EXERCISE> Extract the complete data exactly as given.

RECORD EXTRACTS>
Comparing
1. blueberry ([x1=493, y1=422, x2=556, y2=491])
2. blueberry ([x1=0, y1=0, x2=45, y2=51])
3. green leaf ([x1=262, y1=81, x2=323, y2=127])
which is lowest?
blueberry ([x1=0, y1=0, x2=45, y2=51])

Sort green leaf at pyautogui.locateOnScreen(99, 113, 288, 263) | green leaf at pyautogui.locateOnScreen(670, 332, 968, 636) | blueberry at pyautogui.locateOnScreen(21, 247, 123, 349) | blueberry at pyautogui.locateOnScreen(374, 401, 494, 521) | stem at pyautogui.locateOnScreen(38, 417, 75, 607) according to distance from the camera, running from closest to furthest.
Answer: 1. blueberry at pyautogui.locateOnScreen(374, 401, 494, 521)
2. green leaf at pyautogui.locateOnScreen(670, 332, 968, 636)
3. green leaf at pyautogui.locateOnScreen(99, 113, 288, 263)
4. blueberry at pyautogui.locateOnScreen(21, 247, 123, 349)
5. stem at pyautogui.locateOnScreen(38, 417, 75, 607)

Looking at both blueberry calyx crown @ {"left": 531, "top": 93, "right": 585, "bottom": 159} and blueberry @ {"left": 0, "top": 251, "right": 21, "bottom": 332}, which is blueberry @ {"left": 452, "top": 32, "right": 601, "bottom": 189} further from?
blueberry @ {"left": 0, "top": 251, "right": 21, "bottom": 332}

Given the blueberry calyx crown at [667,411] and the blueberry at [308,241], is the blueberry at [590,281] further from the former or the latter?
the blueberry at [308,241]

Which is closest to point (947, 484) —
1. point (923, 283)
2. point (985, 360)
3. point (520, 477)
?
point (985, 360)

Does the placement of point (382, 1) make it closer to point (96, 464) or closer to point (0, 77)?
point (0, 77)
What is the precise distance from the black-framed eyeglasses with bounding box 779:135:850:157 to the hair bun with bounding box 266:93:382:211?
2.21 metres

WRITTEN ANSWER>
Comparing
1. blueberry ([x1=493, y1=422, x2=556, y2=491])
2. blueberry ([x1=0, y1=0, x2=45, y2=51])
3. green leaf ([x1=262, y1=81, x2=323, y2=127])
which is lowest?
blueberry ([x1=0, y1=0, x2=45, y2=51])

Sort green leaf at pyautogui.locateOnScreen(99, 113, 288, 263) | green leaf at pyautogui.locateOnScreen(670, 332, 968, 636) | blueberry at pyautogui.locateOnScreen(21, 247, 123, 349) | blueberry at pyautogui.locateOnScreen(374, 401, 494, 521) | stem at pyautogui.locateOnScreen(38, 417, 75, 607) according to distance from the camera, running from closest to furthest.
Answer: 1. blueberry at pyautogui.locateOnScreen(374, 401, 494, 521)
2. green leaf at pyautogui.locateOnScreen(670, 332, 968, 636)
3. green leaf at pyautogui.locateOnScreen(99, 113, 288, 263)
4. blueberry at pyautogui.locateOnScreen(21, 247, 123, 349)
5. stem at pyautogui.locateOnScreen(38, 417, 75, 607)

Looking at both blueberry calyx crown @ {"left": 531, "top": 93, "right": 585, "bottom": 159} and blueberry @ {"left": 0, "top": 251, "right": 21, "bottom": 332}, which is blueberry @ {"left": 452, "top": 32, "right": 601, "bottom": 189} further from?
blueberry @ {"left": 0, "top": 251, "right": 21, "bottom": 332}

Given the blueberry calyx crown at [667,411] and the blueberry at [308,241], is the blueberry at [590,281] further from the former or the latter?
the blueberry at [308,241]

Which is closest to point (947, 484) —
1. point (923, 283)
2. point (985, 360)
3. point (520, 477)
?
point (985, 360)

Does the placement of point (382, 1) make it closer to point (96, 464) or closer to point (0, 77)?
point (0, 77)
What is the precise distance from the black-framed eyeglasses with bounding box 779:135:850:157 to the hair bun with bounding box 266:93:382:211?
2.21 metres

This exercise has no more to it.